StatCan / aaw

Documentation for the Advanced Analytics Workspace Platform
https://statcan.github.io/aaw/
Other
68 stars 12 forks source link

Investigate / review / setup node selection logic #1970

Open vexingly opened 1 month ago

vexingly commented 1 month ago

The nodepools will be updated in https://github.com/StatCan/aaw/issues/1967 but we will require some logic for node selection.

  1. Keep existing logic for notebooks that have higher than 14 CPU to be launched on the "usercpuXXxx" nodes
  2. Add taint/toleration for scheduling OpenM++ jobs to use these larger CPU based nodes
  3. Investigate other methods for scheduling different scenarios? The UAT will provide more details on how users schedule their jobs that could be helpful for working out a longer term strategy

Existing logic for notebooks is here: https://github.com/StatCan/aaw-toleration-injector/blob/main/mutate.go

jacek-dudek commented 1 month ago

Started looking at the code in the toleration injector controller. Will study it some more and post follow up questions here and request comments from Pat and other people

jacek-dudek commented 1 month ago

Studied some alternative methods of node selection. There is one based on nodeSelector field and node labels, another one based on affinity field that allows for more expressive conditions on node labels and also distinguishes between required and preferential conditions, finally there is one based on node taints and corresponding tolerations.

jacek-dudek commented 1 month ago

Pat, could you comment on what types of kubernetes workloads are expected to be openm workloads? How will they be distinguished from other workloads? Do we have a set of labels in mind that will be applied to the pod manifests?

And do you prefer a particular node selection method to be used over others (ie toleration injection versus nodeSelector or affinity specified in pod specs)?

vexingly commented 1 month ago

Hi @jacek-dudek, I think there are two workloads to consider:

  1. Users creating notebook servers in kubeflow and running their workload directly in the notebook: I think if we are moving to 16CPU default nodes, then the current logic can probably stay as it is, i.e. users are restricted to 14CPU notebooks and perhaps we don't allow them to use more than that with this type of workload

  2. Users who want to submit a kubernetes job or mpijob using a specific manifest (ether manually or via the OpenM++ UI and a template, I would prefer to keep using labels, like the big-cpu label.

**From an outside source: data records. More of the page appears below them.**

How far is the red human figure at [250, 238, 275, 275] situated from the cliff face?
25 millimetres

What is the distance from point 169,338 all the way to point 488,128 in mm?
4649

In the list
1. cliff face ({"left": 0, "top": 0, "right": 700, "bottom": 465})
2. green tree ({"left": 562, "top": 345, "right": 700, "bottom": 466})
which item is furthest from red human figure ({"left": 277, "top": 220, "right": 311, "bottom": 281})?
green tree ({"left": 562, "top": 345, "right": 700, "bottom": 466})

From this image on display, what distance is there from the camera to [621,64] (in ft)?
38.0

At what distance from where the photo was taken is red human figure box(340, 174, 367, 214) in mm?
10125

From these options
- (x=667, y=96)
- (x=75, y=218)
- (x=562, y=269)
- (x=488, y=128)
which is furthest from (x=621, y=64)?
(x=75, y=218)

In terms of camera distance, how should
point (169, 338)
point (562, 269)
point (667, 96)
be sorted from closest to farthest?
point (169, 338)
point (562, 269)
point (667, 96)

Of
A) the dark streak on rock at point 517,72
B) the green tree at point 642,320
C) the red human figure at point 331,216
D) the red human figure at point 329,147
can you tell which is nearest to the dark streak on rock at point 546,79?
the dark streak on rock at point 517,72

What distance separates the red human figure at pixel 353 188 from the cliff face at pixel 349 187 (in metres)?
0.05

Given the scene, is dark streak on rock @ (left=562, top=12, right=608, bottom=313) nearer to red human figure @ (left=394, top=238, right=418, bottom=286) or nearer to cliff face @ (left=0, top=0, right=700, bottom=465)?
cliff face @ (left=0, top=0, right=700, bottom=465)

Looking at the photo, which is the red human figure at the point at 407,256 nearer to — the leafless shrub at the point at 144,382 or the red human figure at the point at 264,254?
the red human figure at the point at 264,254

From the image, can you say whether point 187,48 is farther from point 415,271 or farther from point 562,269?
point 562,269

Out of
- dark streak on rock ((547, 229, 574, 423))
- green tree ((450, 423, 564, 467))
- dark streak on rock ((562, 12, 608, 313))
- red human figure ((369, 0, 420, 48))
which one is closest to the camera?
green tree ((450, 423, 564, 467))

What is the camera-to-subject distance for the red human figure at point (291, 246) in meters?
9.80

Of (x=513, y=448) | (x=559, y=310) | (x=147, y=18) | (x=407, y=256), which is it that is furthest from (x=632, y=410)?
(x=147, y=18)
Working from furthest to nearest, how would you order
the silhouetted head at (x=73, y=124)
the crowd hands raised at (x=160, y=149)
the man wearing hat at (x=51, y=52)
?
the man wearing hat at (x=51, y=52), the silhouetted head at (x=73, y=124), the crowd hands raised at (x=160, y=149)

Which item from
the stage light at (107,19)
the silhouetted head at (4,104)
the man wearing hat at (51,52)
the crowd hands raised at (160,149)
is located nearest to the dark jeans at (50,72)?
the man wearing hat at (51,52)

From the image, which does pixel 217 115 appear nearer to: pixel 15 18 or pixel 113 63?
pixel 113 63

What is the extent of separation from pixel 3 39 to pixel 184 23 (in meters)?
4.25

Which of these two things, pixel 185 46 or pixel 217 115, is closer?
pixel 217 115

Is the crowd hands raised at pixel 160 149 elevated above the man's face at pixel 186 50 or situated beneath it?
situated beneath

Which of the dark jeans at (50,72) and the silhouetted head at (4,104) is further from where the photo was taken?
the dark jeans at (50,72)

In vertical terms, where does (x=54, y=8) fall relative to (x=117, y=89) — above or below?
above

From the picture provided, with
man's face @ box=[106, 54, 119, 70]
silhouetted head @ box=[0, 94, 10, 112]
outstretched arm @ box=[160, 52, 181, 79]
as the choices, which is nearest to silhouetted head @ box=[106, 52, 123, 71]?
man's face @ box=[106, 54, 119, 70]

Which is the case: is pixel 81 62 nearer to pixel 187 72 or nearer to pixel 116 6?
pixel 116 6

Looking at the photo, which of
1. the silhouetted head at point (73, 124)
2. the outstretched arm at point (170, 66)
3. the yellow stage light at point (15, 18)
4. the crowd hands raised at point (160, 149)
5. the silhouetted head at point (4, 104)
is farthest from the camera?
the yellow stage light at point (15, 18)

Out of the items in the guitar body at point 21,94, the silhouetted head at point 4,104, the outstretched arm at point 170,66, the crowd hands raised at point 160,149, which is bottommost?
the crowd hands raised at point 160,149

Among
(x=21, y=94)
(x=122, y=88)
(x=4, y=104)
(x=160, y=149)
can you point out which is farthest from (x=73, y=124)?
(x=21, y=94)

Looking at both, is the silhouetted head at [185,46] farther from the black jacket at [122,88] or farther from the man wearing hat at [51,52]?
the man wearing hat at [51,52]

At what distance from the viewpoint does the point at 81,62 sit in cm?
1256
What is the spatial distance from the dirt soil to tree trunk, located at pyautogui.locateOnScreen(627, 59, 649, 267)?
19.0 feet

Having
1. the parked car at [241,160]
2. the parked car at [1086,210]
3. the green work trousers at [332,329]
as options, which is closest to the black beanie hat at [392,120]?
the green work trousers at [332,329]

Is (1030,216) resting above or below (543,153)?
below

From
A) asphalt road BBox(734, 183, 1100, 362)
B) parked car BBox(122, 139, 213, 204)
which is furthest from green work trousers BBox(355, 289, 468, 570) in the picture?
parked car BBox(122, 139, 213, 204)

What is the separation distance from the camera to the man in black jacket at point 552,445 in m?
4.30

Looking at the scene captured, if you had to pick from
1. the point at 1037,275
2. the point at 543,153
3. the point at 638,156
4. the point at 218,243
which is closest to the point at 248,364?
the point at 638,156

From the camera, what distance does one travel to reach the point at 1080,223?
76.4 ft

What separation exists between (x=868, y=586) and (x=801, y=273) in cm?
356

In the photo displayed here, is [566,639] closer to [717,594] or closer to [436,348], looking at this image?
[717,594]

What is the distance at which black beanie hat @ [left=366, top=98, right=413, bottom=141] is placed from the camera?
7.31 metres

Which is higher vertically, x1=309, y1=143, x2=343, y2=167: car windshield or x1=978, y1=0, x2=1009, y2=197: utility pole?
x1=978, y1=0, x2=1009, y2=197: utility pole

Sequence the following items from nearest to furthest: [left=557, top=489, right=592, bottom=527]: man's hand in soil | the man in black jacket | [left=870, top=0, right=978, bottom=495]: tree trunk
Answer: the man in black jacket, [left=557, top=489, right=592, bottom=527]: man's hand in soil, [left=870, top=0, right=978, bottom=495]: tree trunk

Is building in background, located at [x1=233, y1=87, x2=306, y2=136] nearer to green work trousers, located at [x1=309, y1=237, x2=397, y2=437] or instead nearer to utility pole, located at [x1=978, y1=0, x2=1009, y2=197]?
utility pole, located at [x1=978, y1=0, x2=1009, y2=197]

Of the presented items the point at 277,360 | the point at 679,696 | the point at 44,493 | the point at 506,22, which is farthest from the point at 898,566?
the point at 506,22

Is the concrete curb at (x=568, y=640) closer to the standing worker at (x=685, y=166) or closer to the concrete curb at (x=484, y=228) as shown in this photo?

I think we would need a new openm/microsimulation specific label to target a d64 node pool, is that what you were thinking @Souheil-Yazji ?

Souheil-Yazji commented 1 month ago

@jacek-dudek @vexingly

Just at an initial glance, it seems the best approach is to always have the users submit their Open M jobs as a separate workload. This will allow us to build the foundation for MPI jobs in the future, if that ever becomes functional.

This would also limit the cost factor for users scaling larger notebooks to run jobs but then idle resources after. If the users run their Open M jobs in isolated pods, which terminate once complete, this will be perfect for:

Whether we use a node selector label or taint/toleration isn't very problematic.

vexingly commented 3 weeks ago

The two scenarios that I can see for users not submitting the jobs as a separate workload are:

  1. Users not familiar with this workflow find it more complex and unless we can make it transparent they will have some issues adjusting / need some time to work up to a separate job workflow

  2. When doing very small runs for building scripts it would be easier / less complex to run locally, but I don't expect them to use many resources for this type of work

Souheil-Yazji commented 2 weeks ago

@vexingly Next steps for this:

vexingly commented 2 weeks ago

I think notebooks should target intermittent workloads of ~4 CPU and should over provision / expect some slowness for multiple users, non-production runs more development and testing / configuring.

When you say big-cpu do you mean the 72 core machines? Is that what we will use for the time being? They may not have enough memory for some users workloads, although the CPU's are sufficient. We will need more nodes for sure, I think each of the 4 projects have a quota of 200 CPU currently.